## TAREFA A RESOLVER
No texto sobre a depredação da natureza na Argentina, a qual entidade está ligado o naturalista Claudio Bertonatti?

## TEXTO DE ORIGEM
----------------

Dois séculos de depredação da natureza

Data: 19/05/2010

Dois séculos de depredação da natureza


Na década de 1830, a flora e a fauna existentes no território e nas águas da Argentina eram tão exuberantes e diversas que chegavam a intimidar o naturalista inglês Charles Darwin durante suas primeiras viagens à região. Quase dois séculos depois, quando se comemora o bicentenário do primeiro governo independente da Argentina, os recursos naturais parecem exaustos. Florestas, solos, espécies, águas, recursos pesqueiros, tudo está sob diferentes graus de ameaça.

“Até duas décadas atrás, alertávamos sobre espécies ameaçadas. Agora, o temor é que desapareçam ecorregiões inteiras”, disse à IPS o naturalista Claudio Bertonatti, da não governamental Fundação Vida Silvestre Argentina. “Se pudéssemos ter a imagem via satélite de 200 anos atrás ao lado de uma foto tirada agora, veríamos que a superfície florestal diminuiu em tamanho e qualidade. O que resta é menor e está empobrecido em variedades de espécies”, acrescentou. Para o especialista, a Argentina se desenvolveu sem planejamento e isso, do ponto de vista ambiental, tem um custo enorme. “Fizemos uma péssima administração dos recursos e não foi para nos desenvolver. De fato, temos cada vez mais pobres”, ressaltou.

----------------

## DADOS FORNECIDOS
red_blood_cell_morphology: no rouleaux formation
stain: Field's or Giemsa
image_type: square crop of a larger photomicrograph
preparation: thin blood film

----------------

## RESULTADO FINAL
À Fundação Vida Silvestre Argentina, uma organização não governamental.